Rex — A Family of Reversible Exponential (Stochastic) Runge

01 — Inversion of diffusion models

Diffusion sampling is a flow; existing solvers cannot reverse it exactly

Diffusion models have quickly become the state of the art across many generation tasks; sampling from them amounts to integrating an ODE or SDE from a simple prior to a complex data distribution . For diffusion models the reverse-time generative process is itself an SDE , and many downstream applications require solving the same equation in the encoding direction. Encoding samples from the data distribution back into the model's underlying prior is referred to as the inversion of the diffusion model, and it requires a bijective map between the two distributions.

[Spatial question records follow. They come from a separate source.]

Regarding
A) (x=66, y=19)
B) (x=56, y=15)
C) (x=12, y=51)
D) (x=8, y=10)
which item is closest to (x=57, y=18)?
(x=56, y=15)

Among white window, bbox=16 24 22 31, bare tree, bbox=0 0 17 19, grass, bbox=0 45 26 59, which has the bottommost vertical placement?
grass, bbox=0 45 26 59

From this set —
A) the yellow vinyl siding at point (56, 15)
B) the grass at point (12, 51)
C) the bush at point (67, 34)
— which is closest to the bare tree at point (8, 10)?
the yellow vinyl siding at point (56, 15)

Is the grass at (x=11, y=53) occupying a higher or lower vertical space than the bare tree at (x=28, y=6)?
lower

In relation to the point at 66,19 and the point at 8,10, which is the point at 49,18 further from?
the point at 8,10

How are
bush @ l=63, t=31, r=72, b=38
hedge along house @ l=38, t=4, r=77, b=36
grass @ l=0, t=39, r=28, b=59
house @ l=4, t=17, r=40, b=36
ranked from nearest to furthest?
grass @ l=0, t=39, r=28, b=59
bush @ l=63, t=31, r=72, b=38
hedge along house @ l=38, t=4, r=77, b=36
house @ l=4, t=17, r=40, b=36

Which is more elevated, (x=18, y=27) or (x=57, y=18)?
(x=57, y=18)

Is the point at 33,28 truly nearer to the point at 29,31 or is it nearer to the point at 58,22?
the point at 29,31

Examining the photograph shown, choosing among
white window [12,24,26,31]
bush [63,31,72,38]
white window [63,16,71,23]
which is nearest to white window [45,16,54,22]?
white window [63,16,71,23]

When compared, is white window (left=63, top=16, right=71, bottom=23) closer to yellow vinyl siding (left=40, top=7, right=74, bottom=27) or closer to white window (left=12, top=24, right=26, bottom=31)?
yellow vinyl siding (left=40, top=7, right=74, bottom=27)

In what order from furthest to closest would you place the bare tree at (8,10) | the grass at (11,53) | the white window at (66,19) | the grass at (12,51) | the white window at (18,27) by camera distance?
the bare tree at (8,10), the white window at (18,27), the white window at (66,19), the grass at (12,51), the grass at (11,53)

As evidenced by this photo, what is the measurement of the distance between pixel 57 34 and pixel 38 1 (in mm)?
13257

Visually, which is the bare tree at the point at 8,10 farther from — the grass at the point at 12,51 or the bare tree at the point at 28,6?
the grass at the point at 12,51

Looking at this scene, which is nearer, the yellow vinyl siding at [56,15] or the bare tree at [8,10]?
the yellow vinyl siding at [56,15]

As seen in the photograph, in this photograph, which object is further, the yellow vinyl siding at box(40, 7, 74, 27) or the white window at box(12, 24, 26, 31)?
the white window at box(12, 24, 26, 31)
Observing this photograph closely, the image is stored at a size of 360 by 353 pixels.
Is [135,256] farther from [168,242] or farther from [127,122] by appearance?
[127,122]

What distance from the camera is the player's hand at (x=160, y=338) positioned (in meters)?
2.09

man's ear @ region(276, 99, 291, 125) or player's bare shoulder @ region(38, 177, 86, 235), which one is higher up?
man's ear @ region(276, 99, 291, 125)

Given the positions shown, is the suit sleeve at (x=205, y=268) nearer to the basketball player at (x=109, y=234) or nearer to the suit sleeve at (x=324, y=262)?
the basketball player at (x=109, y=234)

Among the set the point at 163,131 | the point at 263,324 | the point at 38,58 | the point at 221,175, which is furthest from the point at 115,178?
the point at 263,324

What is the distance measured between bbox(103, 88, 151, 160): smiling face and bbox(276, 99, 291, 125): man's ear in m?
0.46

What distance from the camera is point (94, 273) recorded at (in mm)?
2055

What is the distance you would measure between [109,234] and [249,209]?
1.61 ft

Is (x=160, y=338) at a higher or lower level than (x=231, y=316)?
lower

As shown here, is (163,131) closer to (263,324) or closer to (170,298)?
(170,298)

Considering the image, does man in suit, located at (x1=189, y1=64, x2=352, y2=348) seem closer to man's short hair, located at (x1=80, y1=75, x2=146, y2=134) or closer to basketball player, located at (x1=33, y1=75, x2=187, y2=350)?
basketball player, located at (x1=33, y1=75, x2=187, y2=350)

Inversion underpins a range of tasks: image editing encodes a real image back to its latent noise and re-decodes under a new prompt ; Boltzmann sampling uses the change-of-variables formula to assign exact likelihoods ; gradient-based fine-tuning and reward-guided sampling require accurate adjoints . In each of these settings the round trip $\boldsymbol x_0 \!\to\! \boldsymbol x_T \!\to\! \boldsymbol x_0$ must close exactly; an approximate inverse is not sufficient.

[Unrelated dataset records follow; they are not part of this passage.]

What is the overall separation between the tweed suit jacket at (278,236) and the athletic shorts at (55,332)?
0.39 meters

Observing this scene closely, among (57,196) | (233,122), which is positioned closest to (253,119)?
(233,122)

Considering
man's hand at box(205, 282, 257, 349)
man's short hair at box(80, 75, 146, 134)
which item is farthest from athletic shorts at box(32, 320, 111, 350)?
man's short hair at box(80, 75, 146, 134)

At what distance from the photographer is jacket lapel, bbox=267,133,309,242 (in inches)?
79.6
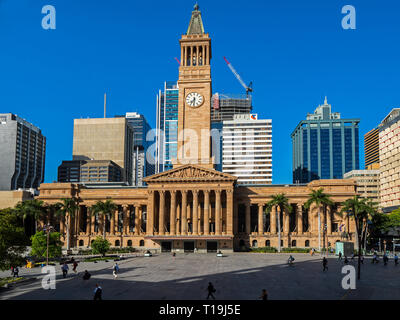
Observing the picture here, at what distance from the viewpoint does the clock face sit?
384ft

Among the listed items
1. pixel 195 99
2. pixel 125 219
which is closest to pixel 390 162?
pixel 195 99

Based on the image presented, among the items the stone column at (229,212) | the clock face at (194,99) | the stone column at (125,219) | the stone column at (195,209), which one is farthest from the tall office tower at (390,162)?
the stone column at (125,219)

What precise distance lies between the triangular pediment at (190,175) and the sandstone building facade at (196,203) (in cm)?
25

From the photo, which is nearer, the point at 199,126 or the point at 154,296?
the point at 154,296

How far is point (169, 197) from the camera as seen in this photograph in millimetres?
112750

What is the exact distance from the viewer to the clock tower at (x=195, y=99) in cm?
11494

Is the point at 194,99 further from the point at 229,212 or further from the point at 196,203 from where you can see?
the point at 229,212

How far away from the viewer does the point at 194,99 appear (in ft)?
386

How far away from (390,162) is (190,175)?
3865 inches

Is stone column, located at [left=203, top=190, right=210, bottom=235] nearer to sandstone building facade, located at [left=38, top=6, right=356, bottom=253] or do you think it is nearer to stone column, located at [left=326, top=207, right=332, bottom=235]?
sandstone building facade, located at [left=38, top=6, right=356, bottom=253]

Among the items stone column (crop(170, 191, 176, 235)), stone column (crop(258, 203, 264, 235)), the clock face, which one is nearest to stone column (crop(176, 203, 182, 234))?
stone column (crop(170, 191, 176, 235))

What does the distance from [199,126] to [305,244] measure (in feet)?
138

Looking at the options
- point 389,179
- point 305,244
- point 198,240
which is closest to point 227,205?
point 198,240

The continuous flow itself is a bijection; truncation error from discretization is what breaks the round trip. Several prior works have proposed reversible solvers for the probability flow ODE, namely EDICT , BDIA , and BELM . These schemes are, however, plagued by issues of low order of convergence and a lack of linear stability, amongst other undesirable properties. To the best of our knowledge, no prior scheme achieves exact inversion for diffusion SDEs without storing the entire Brownian trajectory in memory, which precludes adaptive step sizes and is impractical at scale.

Moreover, reversibility has so far been constructed one solver at a time; no general procedure exists for converting an explicit (S)RK scheme — Euler, midpoint, RK4, Dormand–Prince, Euler–Maruyama — into a reversible solver tailored to the semi-linear structure of the diffusion ODE/SDE. This is the gap Rex closes.

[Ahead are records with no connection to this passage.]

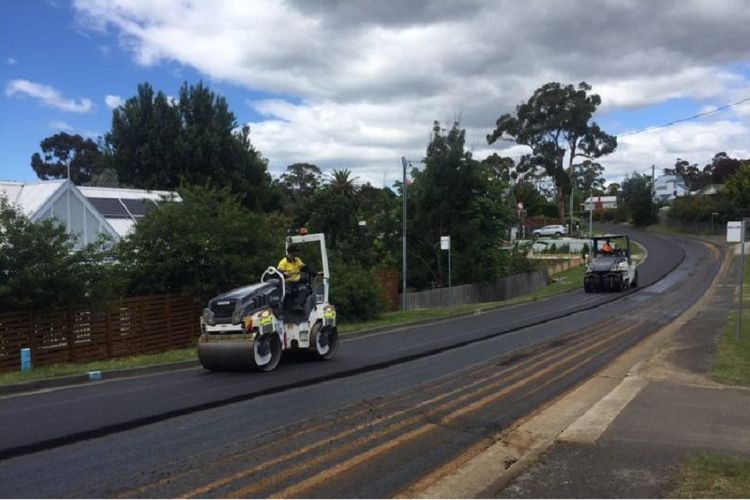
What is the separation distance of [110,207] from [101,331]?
1617 centimetres

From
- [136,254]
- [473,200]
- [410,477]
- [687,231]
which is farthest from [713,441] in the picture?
[687,231]

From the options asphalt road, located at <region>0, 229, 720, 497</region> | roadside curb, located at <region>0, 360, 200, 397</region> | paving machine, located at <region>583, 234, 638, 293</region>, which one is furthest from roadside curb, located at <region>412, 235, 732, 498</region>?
paving machine, located at <region>583, 234, 638, 293</region>

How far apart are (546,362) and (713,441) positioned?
6.30 meters

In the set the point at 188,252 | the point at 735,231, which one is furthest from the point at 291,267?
the point at 735,231

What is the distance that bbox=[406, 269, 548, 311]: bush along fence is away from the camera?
34562mm

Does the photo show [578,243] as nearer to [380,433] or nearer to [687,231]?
[687,231]

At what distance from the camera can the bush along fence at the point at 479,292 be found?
3456 centimetres

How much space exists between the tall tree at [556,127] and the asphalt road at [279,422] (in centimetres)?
7722

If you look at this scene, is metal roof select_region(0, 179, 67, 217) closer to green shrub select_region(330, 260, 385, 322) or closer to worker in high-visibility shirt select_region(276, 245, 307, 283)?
→ green shrub select_region(330, 260, 385, 322)

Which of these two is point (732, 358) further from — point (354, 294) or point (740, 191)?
point (740, 191)

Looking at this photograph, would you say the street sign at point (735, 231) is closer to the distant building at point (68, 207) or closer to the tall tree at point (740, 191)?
the distant building at point (68, 207)

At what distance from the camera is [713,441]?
750 centimetres

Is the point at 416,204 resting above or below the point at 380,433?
above

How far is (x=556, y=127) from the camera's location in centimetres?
8975
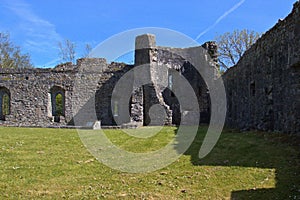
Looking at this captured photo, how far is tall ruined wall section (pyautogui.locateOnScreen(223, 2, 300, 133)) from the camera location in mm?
8891

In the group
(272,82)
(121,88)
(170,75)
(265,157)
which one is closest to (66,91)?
(121,88)

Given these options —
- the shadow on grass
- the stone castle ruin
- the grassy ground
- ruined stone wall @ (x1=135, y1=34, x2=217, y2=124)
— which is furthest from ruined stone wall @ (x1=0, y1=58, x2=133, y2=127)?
the grassy ground

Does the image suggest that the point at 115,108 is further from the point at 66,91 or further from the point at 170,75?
the point at 170,75

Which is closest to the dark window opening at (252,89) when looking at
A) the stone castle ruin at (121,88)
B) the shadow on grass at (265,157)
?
the stone castle ruin at (121,88)

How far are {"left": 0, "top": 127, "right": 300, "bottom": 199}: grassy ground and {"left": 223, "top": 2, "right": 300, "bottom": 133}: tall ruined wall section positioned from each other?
44.0 inches

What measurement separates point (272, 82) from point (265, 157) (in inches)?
162

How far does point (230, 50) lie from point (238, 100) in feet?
67.8

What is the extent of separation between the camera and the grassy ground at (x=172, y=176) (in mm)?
5586

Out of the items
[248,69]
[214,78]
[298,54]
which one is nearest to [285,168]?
[298,54]

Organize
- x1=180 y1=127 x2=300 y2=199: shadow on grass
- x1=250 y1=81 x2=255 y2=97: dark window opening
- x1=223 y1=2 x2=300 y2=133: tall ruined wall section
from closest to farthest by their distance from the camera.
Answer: x1=180 y1=127 x2=300 y2=199: shadow on grass < x1=223 y1=2 x2=300 y2=133: tall ruined wall section < x1=250 y1=81 x2=255 y2=97: dark window opening

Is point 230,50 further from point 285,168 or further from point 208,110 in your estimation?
point 285,168

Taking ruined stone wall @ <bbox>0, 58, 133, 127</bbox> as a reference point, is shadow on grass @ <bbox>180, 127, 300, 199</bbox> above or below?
below

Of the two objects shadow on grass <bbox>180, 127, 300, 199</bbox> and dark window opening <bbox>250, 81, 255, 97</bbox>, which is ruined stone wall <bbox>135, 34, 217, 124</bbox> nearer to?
dark window opening <bbox>250, 81, 255, 97</bbox>

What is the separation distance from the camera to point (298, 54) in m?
8.46
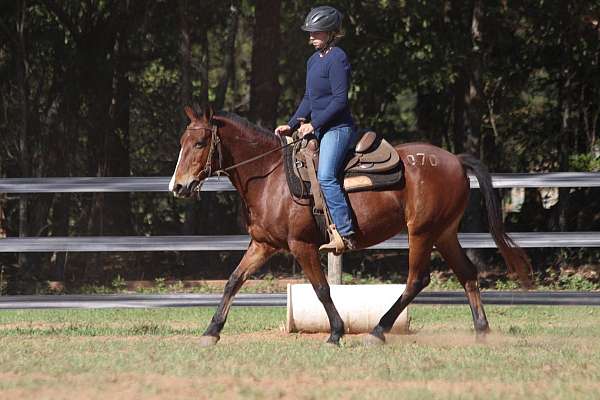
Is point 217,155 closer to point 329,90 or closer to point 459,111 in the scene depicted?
point 329,90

Figure 2. Five forward Euler steps $\boldsymbol x_{n+1} = \boldsymbol x_n + h\,\boldsymbol f(\boldsymbol x_n)$ encode a data point to noise; the dotted curve is the true ODE solution and the bold polyline is what Euler computes. Top: the reverse Euler iteration uses different tangents at each step, so the recovered point $\boldsymbol x'_0$ drifts from $\boldsymbol x_0$ and the round trip incurs a nonzero error $\varepsilon > 0$. Bottom: in Rex, each backward step is the closed-form algebraic inverse of the corresponding forward step; the same chords are retraced and the trajectory closes exactly.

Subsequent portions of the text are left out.